Kevin Feige talked about Marvel’s plans for WandaVision and how these shows would help expand the Marvel Cinematic Universe in ways that their films could not.
Marvel Studios will be stepping into unknown territory this week with its debut of WandaVison on Disney+. For the past 20 years, we’ve seen some iconic characters pull off some blockbuster superheroics on the biggest screen possible. But now the premiere studio known for the most successful superhero films of all-time will be testing their mettle on the small screen. And a show like Wandavision embodies that idea as it pulls much of its inspiration from decade’s worth of TV sitcoms.
ThatsITLA attended the “WandaVision” virtual press conference that was led by none other than “Family Matters” star Jaleel White. There, Marvel Studios president Kevin Feige talked about their plans for the TV and how these shows would help expand the Marvel Cinematic Universe in ways that their films could not.
It’s an ambitious plan as Marvel Studios starts to expand beyond its theaters to tell serialized cinematic stories specifically made for TV. “This was Marvel Studios’ first foray and-and directly with cast and amazing characters that we’d seen in movies coming onto television,” Feige said. “The idea always was to do something that could not be done as a feature that plays with the format and plays with the with the medium.”
Traditionally, a phase of the Marvel Cinematic Universe would end with an Avengers-sized event and begin with a standalone superhero film dealing with small-scale crisis. However, those plans changed when the global pandemic hit. But it affected them more from a scheduling standpoint than it did a creative one. “Yes, the original plan was “Falcon and The Winter Soldier” was gonna debut first, last year, followed very soon behind with-with “WandaVision.” So creatively, it didn’t reshuffle,” Feige said. “Part of having along the plan is having the ability and the ideas of how to shuffle should the need arise. I’m not saying we were prepped for a global pandemic. We were not. But we’ve always over the past 12, 15 years of Marvel Studios been able to shuffle around.”
That ability to adapt has helped Marvel Studios become the massive successful that they are right now. And in a way, that unexpected curveball, as Feige puts it, helps “WandaVision” because its ambitious, bold, and wildly different from any other Marvel Studios fare that we’ve seen in the past. “We have things that could end and are made for that, and this is very much made to be seen week after week on television, which is very different for us and was very fun and it is as bold,” he said.

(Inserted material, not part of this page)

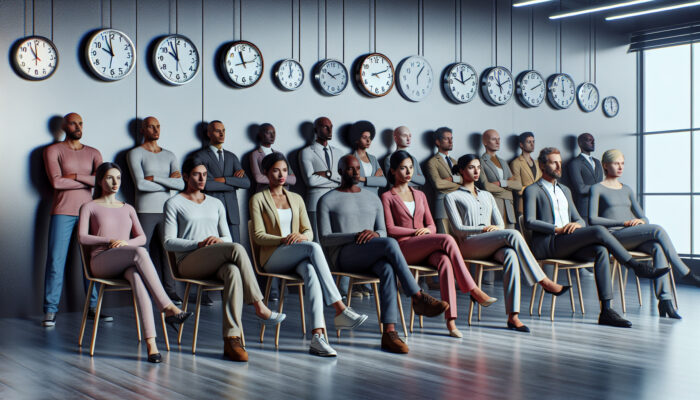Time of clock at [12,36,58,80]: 10:59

In many ways “WandaVision” is a love letter to the TV sitcoms of old and new as it pulls into the period classics like “Dick Van Dyke” and “I Love Lucy,” the show also embraced the strange and wacky by shifting to “The Twilight Zone.” “You know, we were thinking about what were the period shows that addressed, you know, the odd and the strange, and how could we embrace that? So that’s a little bit about how we approached the-the shooting of it initially, and the look of it,” Feige said.
But as much as generations of TV sitcoms helped shape “WandaVision,” the show also got some inspiration from an unexpected neighbor. “There is lots and lots “The Mandalorian” that has inspired us at Marvel Studios, not the least of which is the StageCraft technology that they’re-that they pioneered that we’re using on some upcoming projects,” Feige said. “It was wonderful to see the amazing job that Disney marketing did in event-izing that. One of the things I was always concerned about was to say anything that we do we want to event-ize.”

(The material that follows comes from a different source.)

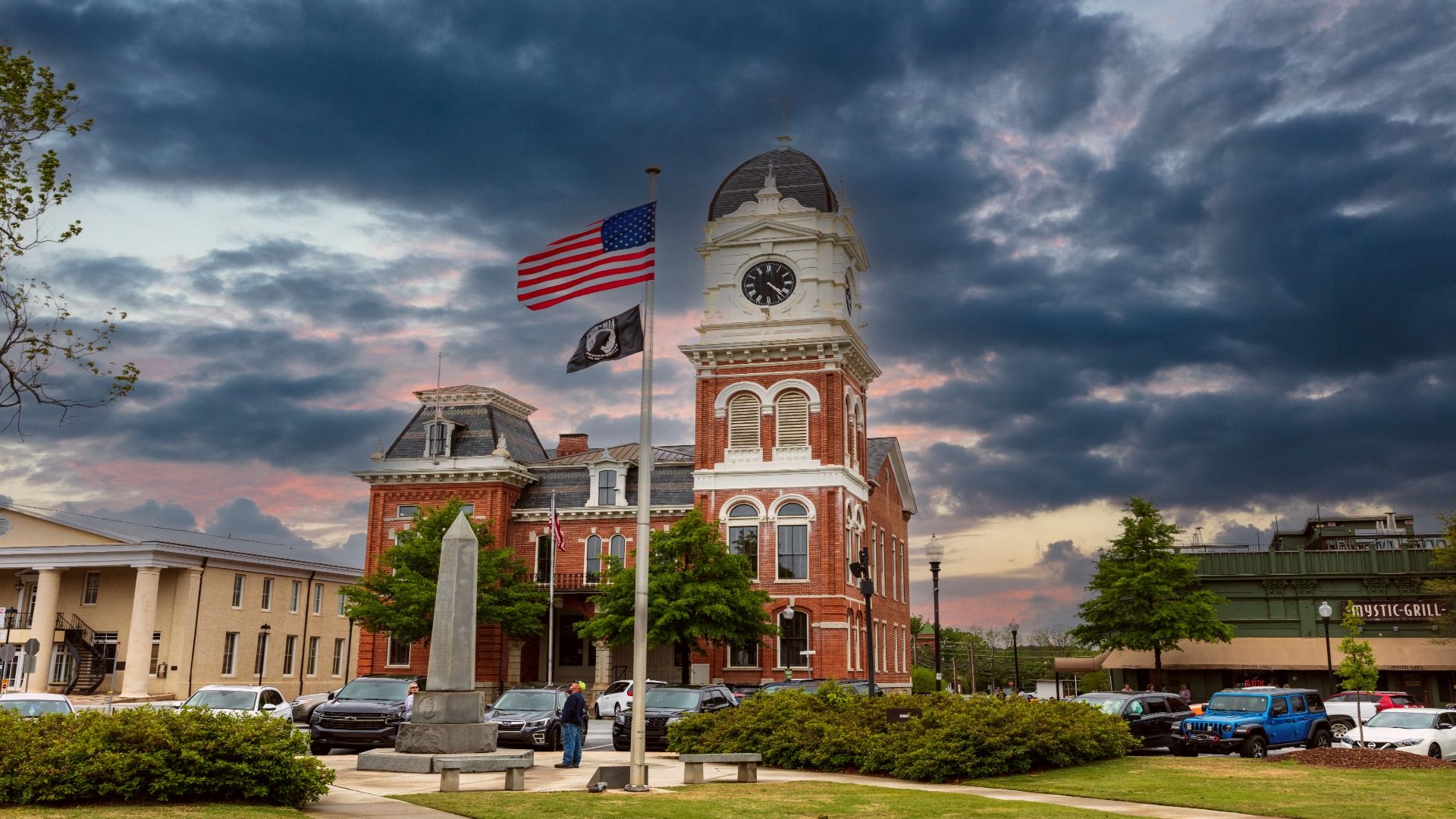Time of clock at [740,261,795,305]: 4:22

Feige wants people to understand that just because “WandaVision” is a show that will appear on Disney+, doesn’t mean it’s any less exciting than what they put out in theaters. In fact, they are of equal importance. And the Marvel Studios president credits the Disney marketing team for making a case being excited to see new episodes on a weekly basis
“WandaVision” debuts its first two episodes exclusively on Disney+ on January 15, 2020.